Per quanto la responsabilità penale per tale tipo di illecito richieda la forma del dolo, e quindi la coscienza e volontà di porre in essere delle condotte funzionali alla frode a carosello, per escludere anche la responsabilità di tipo tributario è necessario che il contribuente - in questo caso società broker che emette fatture nei confronti della conduit company, ovvero la società “cartiera” - non si esponga neppure a profili di colpa, cosa possibile, ad esempio, attraverso l’adozione di una adeguata procedura acquisti e di una approfondita due diligence al momento della scelta degli operatori commerciali con i quali avviare operazioni commerciali.

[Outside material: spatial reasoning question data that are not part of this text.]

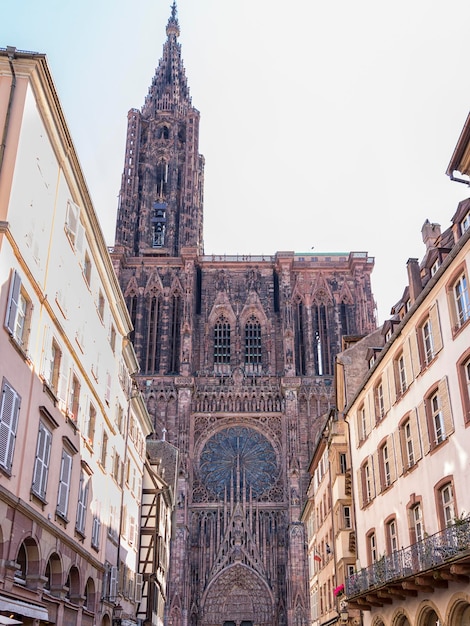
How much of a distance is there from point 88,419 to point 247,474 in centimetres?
4057

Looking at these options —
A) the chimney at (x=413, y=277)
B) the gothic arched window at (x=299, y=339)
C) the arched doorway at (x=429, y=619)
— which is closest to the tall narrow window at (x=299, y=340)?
the gothic arched window at (x=299, y=339)

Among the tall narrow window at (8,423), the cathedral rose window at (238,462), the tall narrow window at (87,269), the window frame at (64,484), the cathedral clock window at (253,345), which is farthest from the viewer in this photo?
the cathedral clock window at (253,345)

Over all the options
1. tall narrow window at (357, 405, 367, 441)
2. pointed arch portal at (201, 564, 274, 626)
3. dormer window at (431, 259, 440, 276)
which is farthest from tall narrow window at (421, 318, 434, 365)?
pointed arch portal at (201, 564, 274, 626)

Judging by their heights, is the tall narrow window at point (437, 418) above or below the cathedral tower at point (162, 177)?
below

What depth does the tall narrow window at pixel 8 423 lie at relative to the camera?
1570 centimetres

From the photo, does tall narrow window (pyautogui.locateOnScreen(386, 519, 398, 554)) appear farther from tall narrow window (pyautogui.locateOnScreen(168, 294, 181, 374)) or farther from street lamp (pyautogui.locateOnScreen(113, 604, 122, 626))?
tall narrow window (pyautogui.locateOnScreen(168, 294, 181, 374))

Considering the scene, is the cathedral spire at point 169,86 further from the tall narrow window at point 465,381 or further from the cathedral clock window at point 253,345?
the tall narrow window at point 465,381

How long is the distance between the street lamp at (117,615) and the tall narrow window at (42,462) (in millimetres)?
11922

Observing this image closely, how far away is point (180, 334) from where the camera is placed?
6825cm

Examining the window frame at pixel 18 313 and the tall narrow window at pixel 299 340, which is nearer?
the window frame at pixel 18 313

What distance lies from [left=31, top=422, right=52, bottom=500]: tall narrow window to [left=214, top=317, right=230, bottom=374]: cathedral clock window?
158 feet

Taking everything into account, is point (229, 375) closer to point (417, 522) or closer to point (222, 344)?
point (222, 344)

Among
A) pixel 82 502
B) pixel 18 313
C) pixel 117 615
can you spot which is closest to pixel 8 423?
pixel 18 313

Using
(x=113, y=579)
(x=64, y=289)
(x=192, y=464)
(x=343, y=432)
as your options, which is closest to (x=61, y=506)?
(x=64, y=289)
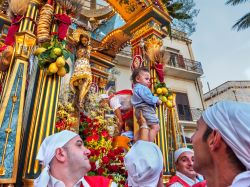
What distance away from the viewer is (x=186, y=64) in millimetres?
20141

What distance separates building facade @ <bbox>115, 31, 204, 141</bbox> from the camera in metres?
17.9

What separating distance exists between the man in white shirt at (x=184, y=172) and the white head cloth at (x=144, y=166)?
1703mm

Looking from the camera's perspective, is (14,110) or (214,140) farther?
(14,110)

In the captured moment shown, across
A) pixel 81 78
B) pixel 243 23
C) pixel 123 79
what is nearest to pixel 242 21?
pixel 243 23

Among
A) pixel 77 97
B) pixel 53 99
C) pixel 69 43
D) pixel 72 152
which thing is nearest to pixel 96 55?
pixel 69 43

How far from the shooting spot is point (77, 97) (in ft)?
16.1

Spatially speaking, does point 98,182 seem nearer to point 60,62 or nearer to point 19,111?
point 19,111

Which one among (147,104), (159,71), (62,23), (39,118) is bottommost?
(39,118)

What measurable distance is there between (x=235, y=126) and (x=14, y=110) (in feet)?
9.38

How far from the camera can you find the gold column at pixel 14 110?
8.80ft

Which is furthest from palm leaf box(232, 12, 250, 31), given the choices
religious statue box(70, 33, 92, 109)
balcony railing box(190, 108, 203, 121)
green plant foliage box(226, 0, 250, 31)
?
religious statue box(70, 33, 92, 109)

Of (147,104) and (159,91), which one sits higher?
(159,91)

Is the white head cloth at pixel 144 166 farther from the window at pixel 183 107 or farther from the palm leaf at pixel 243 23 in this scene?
the window at pixel 183 107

In questo senso si è espressa la Corte di Cassazione civile con ordinanza 23080 del 22.10.2020 con la quale ha sostenuto che "in tema di IVA, l’Amministrazione finanziaria contestando che la fatturazione attenga ad operazioni soggettivamente inesistenti, inserite nell’ambito di una frode carosello, sebbene abbia l’onere di provare, non solo l’oggettiva fittizietà del fornitore, ma anche la consapevolezza del destinatario che l'operazione si inseriva in una evasione dell'imposta, comunque la dimostrazione dell’elemento psicologico può dedursi, anche in via presuntiva, in base ad elementi oggettivi e specifici, che il contribuente era a conoscenza, o avrebbe dovuto esserlo, usando l’ordinaria diligenza in ragione della qualità professionale ricoperta, della sostanziale inesistenza del contraente fornitore".

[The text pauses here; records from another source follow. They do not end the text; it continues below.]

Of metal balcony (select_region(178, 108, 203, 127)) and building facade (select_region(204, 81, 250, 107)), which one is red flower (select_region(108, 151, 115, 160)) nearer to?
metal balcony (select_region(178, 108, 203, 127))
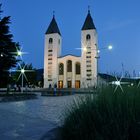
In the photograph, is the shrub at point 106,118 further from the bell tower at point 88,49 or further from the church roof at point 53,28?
the church roof at point 53,28

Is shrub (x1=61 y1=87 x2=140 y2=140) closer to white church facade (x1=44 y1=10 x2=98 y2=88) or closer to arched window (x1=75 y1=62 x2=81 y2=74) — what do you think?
white church facade (x1=44 y1=10 x2=98 y2=88)

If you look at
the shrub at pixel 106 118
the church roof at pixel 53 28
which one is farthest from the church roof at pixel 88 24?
the shrub at pixel 106 118

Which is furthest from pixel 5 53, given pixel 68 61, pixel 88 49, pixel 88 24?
pixel 88 24

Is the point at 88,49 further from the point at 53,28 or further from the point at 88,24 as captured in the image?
the point at 53,28

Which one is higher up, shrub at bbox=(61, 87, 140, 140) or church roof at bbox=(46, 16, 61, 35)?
church roof at bbox=(46, 16, 61, 35)

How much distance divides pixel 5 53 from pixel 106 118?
2153 cm

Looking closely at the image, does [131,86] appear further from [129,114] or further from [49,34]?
[49,34]

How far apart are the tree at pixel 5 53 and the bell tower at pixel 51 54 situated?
60602mm

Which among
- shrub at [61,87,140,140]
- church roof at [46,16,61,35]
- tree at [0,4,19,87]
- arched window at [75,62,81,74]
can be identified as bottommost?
shrub at [61,87,140,140]

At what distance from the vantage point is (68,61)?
88.8 metres

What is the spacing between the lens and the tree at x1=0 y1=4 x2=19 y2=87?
24.4 metres

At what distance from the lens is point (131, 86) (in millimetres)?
5574

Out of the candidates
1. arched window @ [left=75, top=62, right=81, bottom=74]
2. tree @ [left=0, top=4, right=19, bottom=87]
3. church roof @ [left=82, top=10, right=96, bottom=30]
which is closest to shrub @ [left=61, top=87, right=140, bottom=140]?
tree @ [left=0, top=4, right=19, bottom=87]

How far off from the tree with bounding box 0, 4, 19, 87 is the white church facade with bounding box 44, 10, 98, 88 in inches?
2300
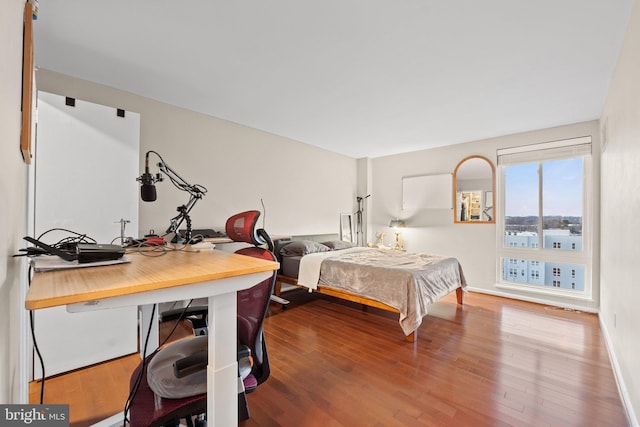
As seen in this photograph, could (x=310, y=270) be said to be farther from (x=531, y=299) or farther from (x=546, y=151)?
(x=546, y=151)

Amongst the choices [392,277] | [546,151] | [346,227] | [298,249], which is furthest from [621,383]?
[346,227]

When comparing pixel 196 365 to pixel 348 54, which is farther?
pixel 348 54

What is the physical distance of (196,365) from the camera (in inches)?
38.6

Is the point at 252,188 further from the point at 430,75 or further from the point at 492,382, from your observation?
the point at 492,382

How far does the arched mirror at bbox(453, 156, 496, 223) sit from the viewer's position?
444 cm

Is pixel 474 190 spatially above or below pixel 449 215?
above

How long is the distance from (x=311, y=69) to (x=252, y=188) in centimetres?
202

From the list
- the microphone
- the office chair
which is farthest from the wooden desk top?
the microphone

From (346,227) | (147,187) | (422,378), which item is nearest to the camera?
(147,187)

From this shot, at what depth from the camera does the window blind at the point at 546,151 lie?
11.9 ft

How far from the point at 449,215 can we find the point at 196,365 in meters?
4.79

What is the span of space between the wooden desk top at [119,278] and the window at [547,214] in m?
4.55

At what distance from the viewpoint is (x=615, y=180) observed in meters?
2.34

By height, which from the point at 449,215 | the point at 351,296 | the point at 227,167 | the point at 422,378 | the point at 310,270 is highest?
the point at 227,167
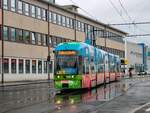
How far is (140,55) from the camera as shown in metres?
157

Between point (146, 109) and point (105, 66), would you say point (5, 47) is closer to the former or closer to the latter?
point (105, 66)

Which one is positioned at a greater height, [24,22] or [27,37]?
[24,22]

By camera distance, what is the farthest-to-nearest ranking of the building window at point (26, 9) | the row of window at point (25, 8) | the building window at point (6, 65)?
1. the building window at point (26, 9)
2. the row of window at point (25, 8)
3. the building window at point (6, 65)

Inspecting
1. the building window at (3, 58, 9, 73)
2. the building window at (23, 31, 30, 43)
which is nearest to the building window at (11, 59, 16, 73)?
the building window at (3, 58, 9, 73)

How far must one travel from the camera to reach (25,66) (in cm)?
6594

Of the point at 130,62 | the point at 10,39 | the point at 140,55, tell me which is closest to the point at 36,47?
the point at 10,39

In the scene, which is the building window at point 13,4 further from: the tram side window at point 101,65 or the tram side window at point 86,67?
the tram side window at point 86,67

Dimostrando l’attenzione nella valutazione non solo della prospettiva commerciale ma anche degli stessi interlocutori (soggetto fornitore e soggetto acquirente), nonché la predisposizione e l’applicazione di una procedura operativa che garantisca sull’effettività dell’operazione commerciale stessa (es. esistenza della merce, effettiva spedizione e consegna etc) è possibile, quindi, dimostrare sia in sede penale che in sede tributaria la buona fede della società, suo malgrado coinvolta inconsapevolmente in un frode a carosello.
[1] Si ricorda che gli Stati Membri contribuiscono alle risorse proprie del bilancio comunitario in proporzione all’IVA introitata [2] Una variante di questo schema può essere rappresentata da un missing trader (B) che invece di effettuare un acquisto intracomunitario proceda all’estrazione di merci extracomunitarie dai depositi IVA istituiti con D. L. 331/93, art. 50 bis e le rivenda successivamente al broker (C).